I learned from her that her parents texted mine pretty shortly after everything that happened. I wish my parents had told me, but I understand why they didn’t. They were trying not to upset me even more. I only wish now that I knew, because the wording used concerned me, because they said “from any further physical or psychological damage”. I don’t blame my parents for not telling me; they had talked to others about it and decided it was best not to respond. The message was not asking for a response, but she was mad that my parents didn’t respond. The message implied to reach out if needed to discuss further, and they decided they didn’t feel it necessary. They reasoned that responding would just mean they were taking responsibility for my actions, and they didn’t think they felt was right to apologize or say anything on my behalf. I understand their reasoning, but I also understand why she felt upset about there being no response.

I think there are many things I got wrong about her side of things, I am unsure if she’s the one who even called the police.

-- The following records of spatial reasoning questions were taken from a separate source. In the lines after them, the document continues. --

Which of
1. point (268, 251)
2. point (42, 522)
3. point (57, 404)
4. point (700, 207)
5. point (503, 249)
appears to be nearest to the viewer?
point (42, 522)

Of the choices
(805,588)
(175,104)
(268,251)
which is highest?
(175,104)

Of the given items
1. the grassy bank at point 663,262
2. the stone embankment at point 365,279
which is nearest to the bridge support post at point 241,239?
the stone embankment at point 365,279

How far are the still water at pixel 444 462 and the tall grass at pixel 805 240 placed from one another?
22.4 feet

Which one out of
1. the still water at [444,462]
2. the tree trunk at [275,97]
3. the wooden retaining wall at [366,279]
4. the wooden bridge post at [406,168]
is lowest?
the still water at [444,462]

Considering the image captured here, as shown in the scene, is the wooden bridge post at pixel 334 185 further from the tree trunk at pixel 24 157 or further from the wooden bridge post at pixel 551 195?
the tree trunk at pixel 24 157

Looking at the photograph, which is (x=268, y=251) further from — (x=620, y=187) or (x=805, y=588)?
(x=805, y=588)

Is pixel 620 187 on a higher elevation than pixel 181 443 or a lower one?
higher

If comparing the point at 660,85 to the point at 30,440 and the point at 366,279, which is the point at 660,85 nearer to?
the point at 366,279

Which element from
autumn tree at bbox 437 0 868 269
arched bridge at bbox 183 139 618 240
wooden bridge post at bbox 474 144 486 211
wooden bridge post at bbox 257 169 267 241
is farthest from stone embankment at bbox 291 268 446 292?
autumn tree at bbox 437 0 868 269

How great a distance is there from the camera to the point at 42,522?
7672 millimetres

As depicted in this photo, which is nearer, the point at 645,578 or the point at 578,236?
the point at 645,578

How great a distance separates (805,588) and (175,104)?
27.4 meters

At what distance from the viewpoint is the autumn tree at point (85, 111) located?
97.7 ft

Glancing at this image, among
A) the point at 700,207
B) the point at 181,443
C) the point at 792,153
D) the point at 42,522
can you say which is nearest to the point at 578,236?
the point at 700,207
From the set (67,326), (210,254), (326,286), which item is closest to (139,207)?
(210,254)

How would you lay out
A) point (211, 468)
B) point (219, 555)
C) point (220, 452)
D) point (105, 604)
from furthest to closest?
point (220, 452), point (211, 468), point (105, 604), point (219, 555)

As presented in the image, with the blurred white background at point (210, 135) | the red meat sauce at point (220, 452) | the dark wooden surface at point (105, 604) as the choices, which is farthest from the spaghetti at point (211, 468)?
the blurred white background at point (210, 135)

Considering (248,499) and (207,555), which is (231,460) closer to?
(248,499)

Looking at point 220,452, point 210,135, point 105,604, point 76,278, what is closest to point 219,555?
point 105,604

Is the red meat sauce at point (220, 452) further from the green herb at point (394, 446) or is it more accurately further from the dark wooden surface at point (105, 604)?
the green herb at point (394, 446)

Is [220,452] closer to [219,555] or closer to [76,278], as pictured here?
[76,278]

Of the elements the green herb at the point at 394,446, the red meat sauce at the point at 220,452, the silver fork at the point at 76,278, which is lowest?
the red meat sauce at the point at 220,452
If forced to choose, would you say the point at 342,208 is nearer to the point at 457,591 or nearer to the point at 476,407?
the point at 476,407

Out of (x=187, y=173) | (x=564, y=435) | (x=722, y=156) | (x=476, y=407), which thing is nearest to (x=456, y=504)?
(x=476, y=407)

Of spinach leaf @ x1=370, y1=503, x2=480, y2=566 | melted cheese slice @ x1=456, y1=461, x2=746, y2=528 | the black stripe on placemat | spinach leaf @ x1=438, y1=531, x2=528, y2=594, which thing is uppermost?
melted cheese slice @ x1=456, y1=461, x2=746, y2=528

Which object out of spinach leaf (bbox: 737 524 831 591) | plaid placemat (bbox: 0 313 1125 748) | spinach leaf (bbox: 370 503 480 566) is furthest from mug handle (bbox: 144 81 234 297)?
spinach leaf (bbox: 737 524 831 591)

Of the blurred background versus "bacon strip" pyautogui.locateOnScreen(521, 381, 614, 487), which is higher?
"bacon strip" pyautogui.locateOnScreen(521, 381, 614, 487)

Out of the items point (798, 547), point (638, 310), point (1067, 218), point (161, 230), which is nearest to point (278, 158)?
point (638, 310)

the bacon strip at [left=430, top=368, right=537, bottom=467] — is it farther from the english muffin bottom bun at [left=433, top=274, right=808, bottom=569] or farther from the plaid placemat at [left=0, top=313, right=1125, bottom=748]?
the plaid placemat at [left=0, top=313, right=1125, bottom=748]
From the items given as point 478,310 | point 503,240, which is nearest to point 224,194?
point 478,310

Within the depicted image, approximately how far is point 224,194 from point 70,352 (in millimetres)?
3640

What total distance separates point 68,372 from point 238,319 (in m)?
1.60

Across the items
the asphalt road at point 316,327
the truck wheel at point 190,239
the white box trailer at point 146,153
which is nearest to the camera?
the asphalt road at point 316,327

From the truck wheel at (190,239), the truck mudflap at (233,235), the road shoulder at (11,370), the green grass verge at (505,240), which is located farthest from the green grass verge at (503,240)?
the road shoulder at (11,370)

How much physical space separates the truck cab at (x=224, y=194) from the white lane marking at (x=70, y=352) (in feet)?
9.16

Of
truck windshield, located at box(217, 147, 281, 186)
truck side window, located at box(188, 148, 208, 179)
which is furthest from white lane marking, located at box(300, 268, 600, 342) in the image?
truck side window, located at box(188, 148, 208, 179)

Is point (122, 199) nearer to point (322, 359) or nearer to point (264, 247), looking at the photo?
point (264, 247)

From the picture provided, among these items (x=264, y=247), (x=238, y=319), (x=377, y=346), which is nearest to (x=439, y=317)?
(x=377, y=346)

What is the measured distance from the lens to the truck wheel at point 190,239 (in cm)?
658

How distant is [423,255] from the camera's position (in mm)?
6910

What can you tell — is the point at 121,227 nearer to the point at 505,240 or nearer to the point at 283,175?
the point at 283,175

I think there will continue to be things I get wrong about a lot of stuff, so I suppose it isn’t unhuman to have this issue, as long as it’s corrected once correct information is learned.

I think I will benefit from being home. The therapist I have back home will be good for me to continue working with, I think we are finding DBT groups for me to participate in. I hope I can see some of my few friends I have at home, and not at home, I will be driving to Illinois to see a long-time friend of mine, and I am looking forward to that. I will continue electrolysis and probably go more frequently, and it may even be cheaper. I will be working for $17 an hour, which is a very, very good wage for a state where the minimum wage is 7.25. I will be driving long ways only a few days, once I get back, to see if my surgeon can fix my nipple, so that is good too. I have my tonsillectomy soon, and then my hysterectomy. I will have a lot of time to spend working on my mental health and finding ways to handle things better in the future. I will reach out to my two teachers, whom I love, and talk to them about art. I will have my mom reach out to her friend to help me get into weight lifting, which I think is going to be good for my mental and physical health. I will also work on coming up with a schedule where I learn and work on skills I will need in school. I think I will also try to get summer tutoring from the writing center people so I can write better academically. It will be hard, but it will get better with the energy and time put into it.

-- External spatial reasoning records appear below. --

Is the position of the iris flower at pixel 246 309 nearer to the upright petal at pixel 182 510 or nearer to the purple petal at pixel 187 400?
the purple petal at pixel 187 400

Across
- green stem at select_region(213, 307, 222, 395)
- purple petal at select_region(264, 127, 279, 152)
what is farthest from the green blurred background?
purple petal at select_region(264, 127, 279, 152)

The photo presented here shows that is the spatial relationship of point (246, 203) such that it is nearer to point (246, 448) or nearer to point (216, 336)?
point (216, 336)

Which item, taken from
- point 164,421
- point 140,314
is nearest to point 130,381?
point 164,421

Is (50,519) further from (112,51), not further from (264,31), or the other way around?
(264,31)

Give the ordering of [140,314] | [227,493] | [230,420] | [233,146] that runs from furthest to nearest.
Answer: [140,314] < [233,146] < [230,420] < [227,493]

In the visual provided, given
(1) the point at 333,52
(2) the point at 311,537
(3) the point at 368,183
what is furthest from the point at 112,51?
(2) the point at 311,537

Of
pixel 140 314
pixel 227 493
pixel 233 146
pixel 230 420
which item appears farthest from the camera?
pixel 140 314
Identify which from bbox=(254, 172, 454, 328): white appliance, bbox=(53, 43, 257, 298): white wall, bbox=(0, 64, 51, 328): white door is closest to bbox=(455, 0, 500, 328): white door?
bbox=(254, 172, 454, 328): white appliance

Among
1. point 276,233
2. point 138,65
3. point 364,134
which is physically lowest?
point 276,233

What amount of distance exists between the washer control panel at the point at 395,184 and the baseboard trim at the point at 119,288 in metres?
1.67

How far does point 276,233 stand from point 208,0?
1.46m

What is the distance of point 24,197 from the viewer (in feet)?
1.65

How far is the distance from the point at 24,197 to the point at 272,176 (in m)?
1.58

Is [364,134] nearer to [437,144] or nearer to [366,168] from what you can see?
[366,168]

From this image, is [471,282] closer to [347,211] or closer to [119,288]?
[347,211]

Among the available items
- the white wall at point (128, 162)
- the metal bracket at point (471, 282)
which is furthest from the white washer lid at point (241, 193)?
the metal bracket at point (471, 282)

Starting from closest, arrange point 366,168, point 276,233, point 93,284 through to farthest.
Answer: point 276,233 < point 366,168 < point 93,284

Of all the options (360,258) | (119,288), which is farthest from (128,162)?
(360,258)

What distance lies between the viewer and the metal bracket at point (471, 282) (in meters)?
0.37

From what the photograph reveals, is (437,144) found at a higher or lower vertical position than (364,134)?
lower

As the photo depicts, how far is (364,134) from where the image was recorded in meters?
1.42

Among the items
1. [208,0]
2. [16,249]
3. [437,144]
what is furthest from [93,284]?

I did make two connections this year, I am very happy to still have them. So not everything was terrible, I learned a lot and fucked up a lot, I still feel it was a really bad year and wish I could start it over and change so much. I still regret the entire year and feel it was one of the worst ones I have had in a while, but I have to acknowledge the good things that came out of it. I even loved again, even if it didn’t go well and led me to this state, it took two years for that to happen again, and it finally did, which I suppose is good. Maybe loving again wasn’t a good thing, but it reminded me that I still was capable of it. I am still capable of unconditionally loving another person outside of my family, I was scared to, that’s where a lot of this comes down to when it comes to my hesitation around being with another person in the beginning of everything. I unconditionally love my friend in Illinois, and that's platonic love, but I don’t think about actively consciously loving her because I am not always around her, and we don’t talk as often as you would with someone you see in person.